[Dataset entries]
-=-=-=-=-
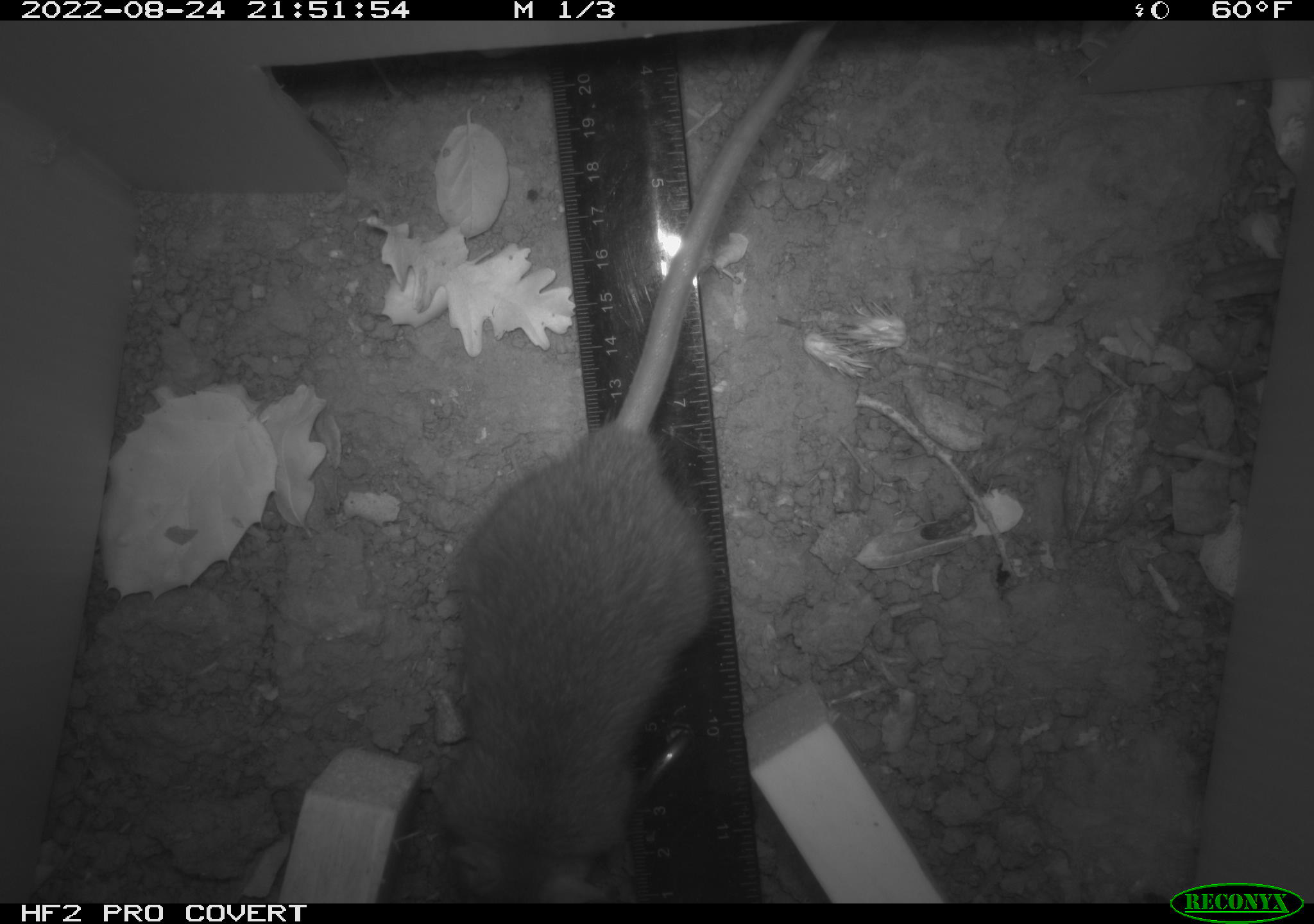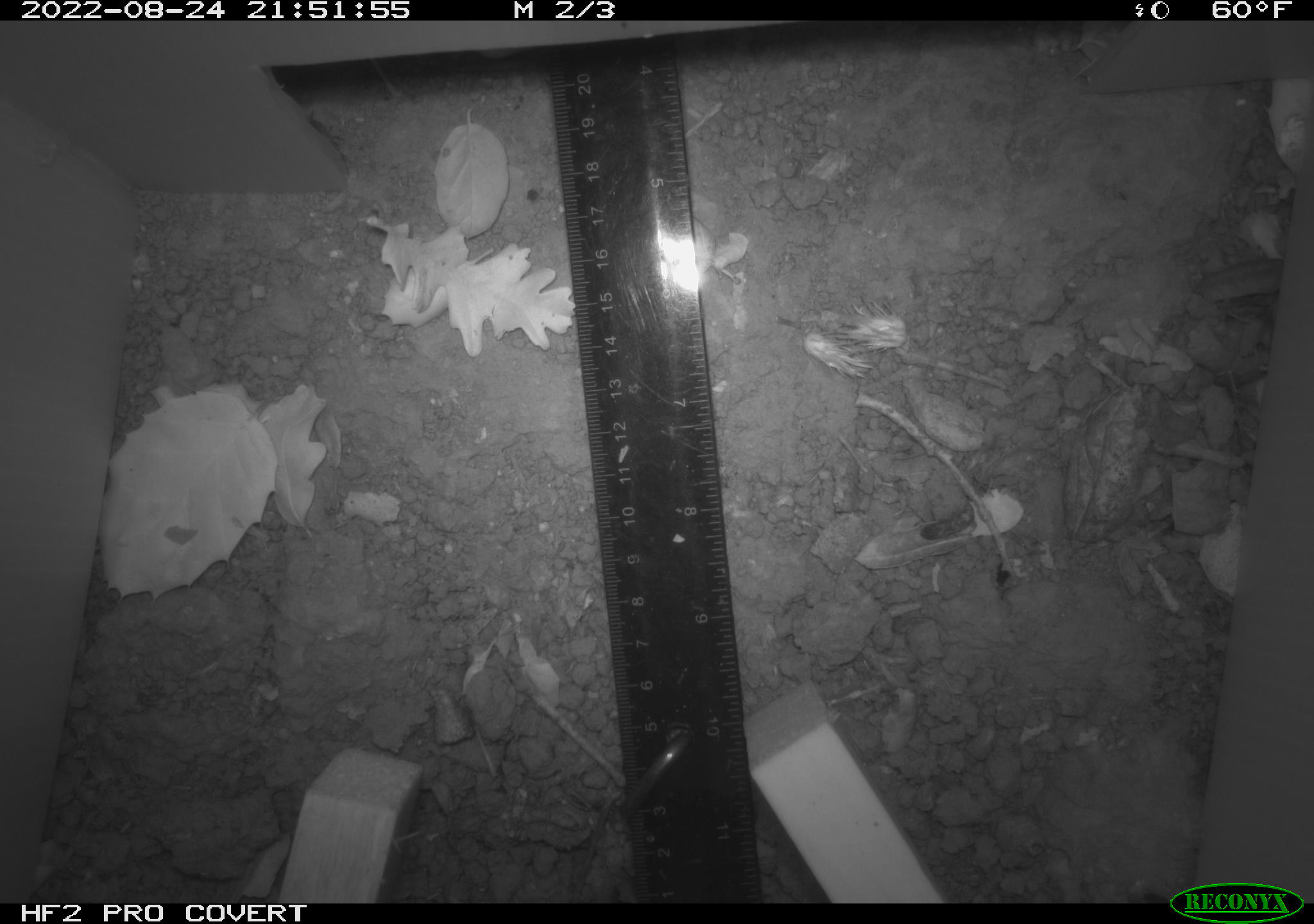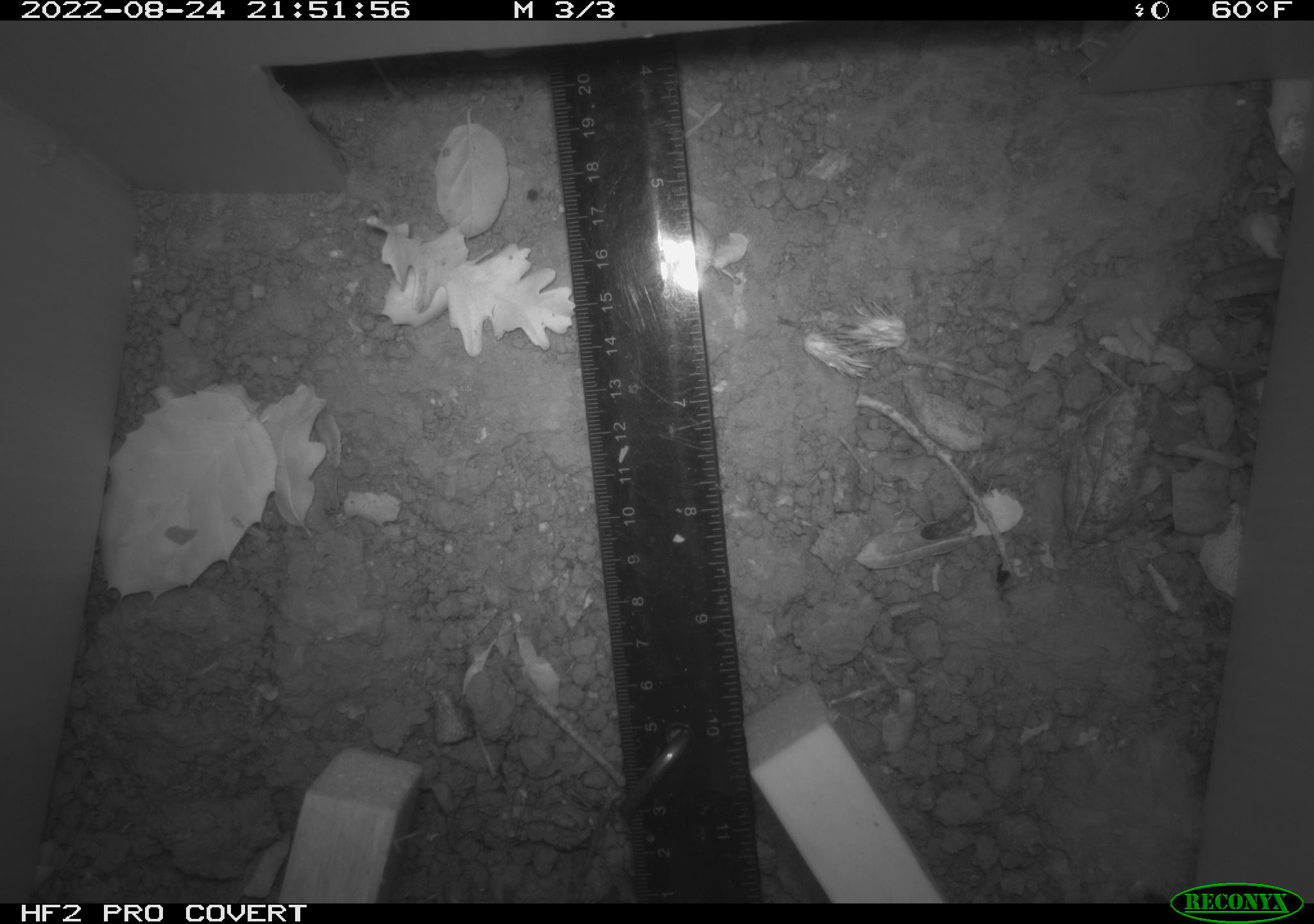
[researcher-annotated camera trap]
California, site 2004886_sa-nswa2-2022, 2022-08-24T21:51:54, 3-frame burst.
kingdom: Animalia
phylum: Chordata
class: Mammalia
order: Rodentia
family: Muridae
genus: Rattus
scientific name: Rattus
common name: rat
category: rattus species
-=-=-=-=-
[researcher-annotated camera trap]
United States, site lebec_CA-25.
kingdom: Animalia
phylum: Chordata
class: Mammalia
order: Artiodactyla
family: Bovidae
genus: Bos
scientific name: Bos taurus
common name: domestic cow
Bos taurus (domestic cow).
-=-=-=-=-
> [TRY IT]
Would you copy out every line in the records that includes the string "site"?

> [EXERCISE SOLUTION]
California, site 2004886_sa-nswa2-2022, 2022-08-24T21:51:54, 3-frame burst.
United States, site lebec_CA-25.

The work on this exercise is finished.